Казанова заерзал в кресле и со смущенным видом обвел глазами комнату. Ясно было, что эта мысль никогда не приходила ему в голову. Граф заметил произведенное его словами впечатление и с ехидством давнего друга использовал свое преимущество.
— Знаете, Джакомо, несмотря на все успехи вашей плоти — а, признаю, они были многочисленны и поразительны, — я уверен… — тут он на секунду умолк, чтобы сильнее всадить жало последующих слов, — я уверен, что ни одна женщина по-настоящему не любила вас…
— Что?! — От негодования глаза у Казановы чуть не вылезли из орбит.
— Да, — промурлыкал беспощадный граф, — я не верю, чтобы какая-то женщина была в вас влюблена. Не верю, что вы знали, как заслужить такой венец для своей страсти. О, да, вас тянуло к женщинам, вы действительно со смаком любили их, все связанное с женщиной вдыхалось вами, как духи, которые никогда не надоедали, — лишь бы запах менялся. Вы были чувствительны к женскому шарму, вам нравилось остроумие женщин, их веселость, отсутствие у них той дурацкой грубости, что делает столь отвратительными простолюдинов, вас зачаровывал блеск их волос, легкое касание их губ в поцелуе, бесконечная нежность их обнаженных рук, грудей и бедер, однако вы никогда по-настоящему не знали женщин, не знали, что у них есть сердце и голова…

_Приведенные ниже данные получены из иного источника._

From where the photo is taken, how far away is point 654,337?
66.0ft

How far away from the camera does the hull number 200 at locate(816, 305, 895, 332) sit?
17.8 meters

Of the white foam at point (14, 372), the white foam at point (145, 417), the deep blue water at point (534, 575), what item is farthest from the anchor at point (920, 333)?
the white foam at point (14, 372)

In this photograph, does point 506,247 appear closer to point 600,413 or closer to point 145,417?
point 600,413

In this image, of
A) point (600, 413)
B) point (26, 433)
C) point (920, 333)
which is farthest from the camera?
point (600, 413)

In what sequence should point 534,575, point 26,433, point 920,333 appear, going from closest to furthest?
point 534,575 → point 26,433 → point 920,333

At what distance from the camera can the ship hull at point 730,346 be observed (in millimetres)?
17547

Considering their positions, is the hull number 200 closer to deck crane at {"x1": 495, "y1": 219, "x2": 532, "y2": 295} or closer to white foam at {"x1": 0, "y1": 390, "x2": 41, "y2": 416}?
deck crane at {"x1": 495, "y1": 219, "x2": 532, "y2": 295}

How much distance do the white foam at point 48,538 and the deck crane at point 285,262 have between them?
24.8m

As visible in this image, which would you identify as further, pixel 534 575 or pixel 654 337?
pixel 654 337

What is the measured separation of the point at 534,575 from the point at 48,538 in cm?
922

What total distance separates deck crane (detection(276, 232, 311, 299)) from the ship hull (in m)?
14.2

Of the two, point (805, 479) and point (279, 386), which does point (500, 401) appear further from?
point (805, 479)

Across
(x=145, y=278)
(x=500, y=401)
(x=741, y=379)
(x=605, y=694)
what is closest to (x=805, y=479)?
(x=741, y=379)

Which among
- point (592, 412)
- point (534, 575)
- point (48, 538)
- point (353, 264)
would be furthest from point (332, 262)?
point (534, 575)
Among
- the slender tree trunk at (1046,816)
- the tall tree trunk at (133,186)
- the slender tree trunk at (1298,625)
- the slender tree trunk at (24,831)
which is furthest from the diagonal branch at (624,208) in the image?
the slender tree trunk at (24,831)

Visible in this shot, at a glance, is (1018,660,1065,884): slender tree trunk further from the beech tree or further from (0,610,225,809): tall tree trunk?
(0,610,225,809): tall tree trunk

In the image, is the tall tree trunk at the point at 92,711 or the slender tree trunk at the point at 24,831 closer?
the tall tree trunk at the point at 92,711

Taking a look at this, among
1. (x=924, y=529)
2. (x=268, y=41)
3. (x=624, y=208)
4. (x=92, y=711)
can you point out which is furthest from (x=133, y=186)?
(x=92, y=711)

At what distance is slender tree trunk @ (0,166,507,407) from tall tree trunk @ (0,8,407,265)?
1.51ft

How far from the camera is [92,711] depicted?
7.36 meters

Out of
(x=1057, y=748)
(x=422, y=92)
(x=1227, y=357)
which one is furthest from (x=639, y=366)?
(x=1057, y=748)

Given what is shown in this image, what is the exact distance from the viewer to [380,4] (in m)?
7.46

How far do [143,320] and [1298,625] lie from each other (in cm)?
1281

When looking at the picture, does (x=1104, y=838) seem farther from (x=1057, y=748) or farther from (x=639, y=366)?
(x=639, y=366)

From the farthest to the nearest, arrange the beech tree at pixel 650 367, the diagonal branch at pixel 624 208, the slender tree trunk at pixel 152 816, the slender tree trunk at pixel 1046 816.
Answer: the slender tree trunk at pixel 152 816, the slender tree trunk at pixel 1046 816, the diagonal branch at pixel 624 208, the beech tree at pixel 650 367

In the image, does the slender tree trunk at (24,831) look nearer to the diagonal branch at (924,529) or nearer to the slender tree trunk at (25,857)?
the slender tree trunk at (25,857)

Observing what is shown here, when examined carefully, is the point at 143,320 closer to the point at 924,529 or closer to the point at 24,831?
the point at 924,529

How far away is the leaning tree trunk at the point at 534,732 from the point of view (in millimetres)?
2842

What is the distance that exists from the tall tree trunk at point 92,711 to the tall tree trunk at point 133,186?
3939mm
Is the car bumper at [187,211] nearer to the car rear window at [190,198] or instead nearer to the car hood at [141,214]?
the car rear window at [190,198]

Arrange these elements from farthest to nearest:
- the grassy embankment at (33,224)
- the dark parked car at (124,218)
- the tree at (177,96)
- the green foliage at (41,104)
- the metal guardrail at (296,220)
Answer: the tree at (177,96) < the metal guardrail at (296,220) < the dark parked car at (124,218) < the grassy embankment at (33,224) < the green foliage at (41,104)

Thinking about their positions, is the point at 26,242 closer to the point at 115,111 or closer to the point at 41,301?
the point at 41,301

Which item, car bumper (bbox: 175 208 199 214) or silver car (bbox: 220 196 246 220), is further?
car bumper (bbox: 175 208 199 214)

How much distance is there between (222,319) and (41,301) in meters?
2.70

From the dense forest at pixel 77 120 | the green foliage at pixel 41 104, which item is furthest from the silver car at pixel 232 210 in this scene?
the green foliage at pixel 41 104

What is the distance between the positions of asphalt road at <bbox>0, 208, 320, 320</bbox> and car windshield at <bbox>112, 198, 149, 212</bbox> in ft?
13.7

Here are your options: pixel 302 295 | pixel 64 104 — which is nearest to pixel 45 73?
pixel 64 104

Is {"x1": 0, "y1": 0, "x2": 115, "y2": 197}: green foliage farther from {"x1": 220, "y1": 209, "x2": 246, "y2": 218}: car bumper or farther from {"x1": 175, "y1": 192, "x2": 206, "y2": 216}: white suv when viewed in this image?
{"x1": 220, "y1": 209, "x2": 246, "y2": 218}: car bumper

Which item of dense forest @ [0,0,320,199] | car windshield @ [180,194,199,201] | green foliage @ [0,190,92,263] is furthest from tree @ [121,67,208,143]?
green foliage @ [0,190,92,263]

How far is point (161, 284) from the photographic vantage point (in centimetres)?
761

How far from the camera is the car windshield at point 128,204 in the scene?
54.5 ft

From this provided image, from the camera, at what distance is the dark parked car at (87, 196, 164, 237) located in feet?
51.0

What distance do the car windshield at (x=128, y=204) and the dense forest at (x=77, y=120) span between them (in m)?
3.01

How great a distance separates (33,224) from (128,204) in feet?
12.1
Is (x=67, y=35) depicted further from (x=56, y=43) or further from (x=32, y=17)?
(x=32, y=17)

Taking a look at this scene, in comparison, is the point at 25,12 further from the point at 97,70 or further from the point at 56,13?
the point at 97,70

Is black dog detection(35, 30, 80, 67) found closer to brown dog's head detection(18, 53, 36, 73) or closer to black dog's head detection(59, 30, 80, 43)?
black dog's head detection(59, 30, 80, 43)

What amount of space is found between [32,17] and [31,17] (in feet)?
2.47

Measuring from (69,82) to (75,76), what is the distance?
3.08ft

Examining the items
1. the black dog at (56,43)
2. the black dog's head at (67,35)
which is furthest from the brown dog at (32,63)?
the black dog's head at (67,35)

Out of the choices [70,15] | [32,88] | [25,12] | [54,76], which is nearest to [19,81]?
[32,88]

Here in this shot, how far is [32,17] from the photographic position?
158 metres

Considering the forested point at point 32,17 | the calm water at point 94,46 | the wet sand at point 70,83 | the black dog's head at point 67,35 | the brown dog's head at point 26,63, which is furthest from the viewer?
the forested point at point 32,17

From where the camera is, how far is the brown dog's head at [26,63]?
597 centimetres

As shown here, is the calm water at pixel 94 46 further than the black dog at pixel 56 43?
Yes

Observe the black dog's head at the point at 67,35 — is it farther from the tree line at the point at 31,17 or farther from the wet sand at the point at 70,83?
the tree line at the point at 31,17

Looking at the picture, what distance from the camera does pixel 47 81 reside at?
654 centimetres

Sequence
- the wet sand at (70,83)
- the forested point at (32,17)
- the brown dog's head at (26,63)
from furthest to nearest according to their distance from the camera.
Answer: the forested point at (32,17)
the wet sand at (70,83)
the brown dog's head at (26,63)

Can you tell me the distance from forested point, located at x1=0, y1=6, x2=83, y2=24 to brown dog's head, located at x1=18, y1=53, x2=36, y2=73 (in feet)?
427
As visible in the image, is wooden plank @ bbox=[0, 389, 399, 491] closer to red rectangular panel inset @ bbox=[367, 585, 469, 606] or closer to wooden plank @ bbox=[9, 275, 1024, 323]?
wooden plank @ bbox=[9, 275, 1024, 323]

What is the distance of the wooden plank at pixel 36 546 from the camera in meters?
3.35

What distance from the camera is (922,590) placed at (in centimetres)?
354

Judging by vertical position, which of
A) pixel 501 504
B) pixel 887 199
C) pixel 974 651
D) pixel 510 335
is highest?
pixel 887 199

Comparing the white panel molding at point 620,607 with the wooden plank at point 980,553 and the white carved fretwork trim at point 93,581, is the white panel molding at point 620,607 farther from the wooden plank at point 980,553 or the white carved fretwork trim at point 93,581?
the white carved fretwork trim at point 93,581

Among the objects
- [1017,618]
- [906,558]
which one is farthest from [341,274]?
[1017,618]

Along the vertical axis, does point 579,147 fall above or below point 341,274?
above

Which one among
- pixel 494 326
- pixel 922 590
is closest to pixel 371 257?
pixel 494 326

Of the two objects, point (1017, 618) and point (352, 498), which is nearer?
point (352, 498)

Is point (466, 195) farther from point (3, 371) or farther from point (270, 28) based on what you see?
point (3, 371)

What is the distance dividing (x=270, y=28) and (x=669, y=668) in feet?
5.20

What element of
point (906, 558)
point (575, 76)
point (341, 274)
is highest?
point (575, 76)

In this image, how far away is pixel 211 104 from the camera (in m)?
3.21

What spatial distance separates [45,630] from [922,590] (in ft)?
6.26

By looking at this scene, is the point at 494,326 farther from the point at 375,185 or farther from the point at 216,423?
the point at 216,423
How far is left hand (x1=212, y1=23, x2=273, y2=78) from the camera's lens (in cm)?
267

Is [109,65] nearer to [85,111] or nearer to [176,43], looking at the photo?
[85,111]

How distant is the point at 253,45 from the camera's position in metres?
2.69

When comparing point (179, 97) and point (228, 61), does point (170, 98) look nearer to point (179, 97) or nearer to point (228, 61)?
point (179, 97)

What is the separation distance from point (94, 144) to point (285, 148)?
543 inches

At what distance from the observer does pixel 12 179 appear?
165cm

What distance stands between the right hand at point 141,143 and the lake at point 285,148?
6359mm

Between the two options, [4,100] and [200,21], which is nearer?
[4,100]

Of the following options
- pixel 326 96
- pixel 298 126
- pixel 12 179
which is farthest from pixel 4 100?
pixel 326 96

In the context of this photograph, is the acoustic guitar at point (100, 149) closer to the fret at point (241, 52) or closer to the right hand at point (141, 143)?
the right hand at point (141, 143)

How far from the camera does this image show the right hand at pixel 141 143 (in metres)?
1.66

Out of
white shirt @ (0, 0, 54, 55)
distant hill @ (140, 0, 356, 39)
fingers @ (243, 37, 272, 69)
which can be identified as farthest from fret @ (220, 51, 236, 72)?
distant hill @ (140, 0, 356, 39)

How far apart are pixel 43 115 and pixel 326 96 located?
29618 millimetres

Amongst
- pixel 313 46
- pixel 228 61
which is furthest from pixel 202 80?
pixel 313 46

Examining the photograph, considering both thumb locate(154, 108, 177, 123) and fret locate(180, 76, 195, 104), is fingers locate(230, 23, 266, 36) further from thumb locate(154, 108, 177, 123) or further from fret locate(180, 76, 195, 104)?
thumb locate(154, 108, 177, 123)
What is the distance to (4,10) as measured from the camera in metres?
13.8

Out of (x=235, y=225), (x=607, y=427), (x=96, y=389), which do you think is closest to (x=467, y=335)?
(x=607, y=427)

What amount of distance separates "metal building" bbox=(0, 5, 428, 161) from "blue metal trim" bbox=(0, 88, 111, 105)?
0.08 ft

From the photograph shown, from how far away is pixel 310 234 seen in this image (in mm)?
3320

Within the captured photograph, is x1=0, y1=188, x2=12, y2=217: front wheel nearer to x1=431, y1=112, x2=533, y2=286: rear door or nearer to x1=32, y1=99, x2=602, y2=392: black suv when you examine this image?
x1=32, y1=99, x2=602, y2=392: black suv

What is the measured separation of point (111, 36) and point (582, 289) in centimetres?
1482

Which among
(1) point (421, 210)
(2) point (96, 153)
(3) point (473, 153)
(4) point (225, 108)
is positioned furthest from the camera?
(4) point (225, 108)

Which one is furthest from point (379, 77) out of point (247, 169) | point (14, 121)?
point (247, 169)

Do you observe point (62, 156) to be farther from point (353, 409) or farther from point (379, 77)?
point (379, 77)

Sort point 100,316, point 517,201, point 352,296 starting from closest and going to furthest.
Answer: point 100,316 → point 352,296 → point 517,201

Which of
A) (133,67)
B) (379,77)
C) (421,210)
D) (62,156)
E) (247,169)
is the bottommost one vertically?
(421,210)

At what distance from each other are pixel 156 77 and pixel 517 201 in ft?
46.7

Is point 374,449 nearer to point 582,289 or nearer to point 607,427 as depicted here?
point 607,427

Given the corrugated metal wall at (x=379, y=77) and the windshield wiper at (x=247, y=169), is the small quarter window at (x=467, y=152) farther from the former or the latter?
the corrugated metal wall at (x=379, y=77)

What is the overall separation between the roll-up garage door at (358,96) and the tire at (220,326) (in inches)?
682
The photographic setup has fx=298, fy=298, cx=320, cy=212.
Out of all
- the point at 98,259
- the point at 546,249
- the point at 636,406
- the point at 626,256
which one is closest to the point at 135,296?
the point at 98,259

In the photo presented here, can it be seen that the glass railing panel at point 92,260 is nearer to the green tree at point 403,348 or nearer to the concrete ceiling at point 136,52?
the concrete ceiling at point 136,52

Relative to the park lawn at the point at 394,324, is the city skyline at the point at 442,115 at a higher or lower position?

— Что за глупости вы несете!
С трудом распрямив старческие суставы, Казанова поднял свое тощее тело с кресла и зашагал по комнате, сжимая и разжимая кулаки и бормоча под нос ругательства на венецианском диалекте, а граф смотрел на него со смесью ублаготворенного ехидства и опасения, как бы с ним чего не случилось.
— Да как вы можете сомневаться в том, что меня любили? — брызгая от злости слюной, выкрикнул Казанова. — Разве они не выполняли все, о чем я просил? Разве не приносили в жертву моей страсти самое дорогое, что есть у женщины?
— Несомненно! — Граф снова быстро сунул в нос двойную порцию табаку, что напомнило Казанове Вольтера: тот отличался таким же ироническим неверием. — Несомненно, если вы разделяете убеждения тупого мира, что мужчина преследует женщину, что он навязывает ей интимные отношения, побеждает препятствия, добродетель, долг, сопротивление… Но, дорогой мсье де Казанова, неужели вы никогда не замечали, что написанное выдает правду?
— Я вас не понимаю.
— Что ж, — милостиво улыбнулся граф, — сейчас скажу. В вашей книге содержится нечто поразительное, тем более поразительное, что вы, несомненно, не заметили этого.
— Чего же я не заметил в себе самом? — раздраженным старческим дребезжащим голосом спросил Казанова, несмотря на все старания держаться холодно и выглядеть иронично.
— А вот чего: не столько вы использовали всех этих женщин, сколько, милостивый государь, они использовали вас!
При последних словах графа Казанова перестал расхаживать по библиотеке и остановился. Затем снова заходил — тело его тяжело раскачивалось под влиянием внутренней борьбы с обидой и смятением.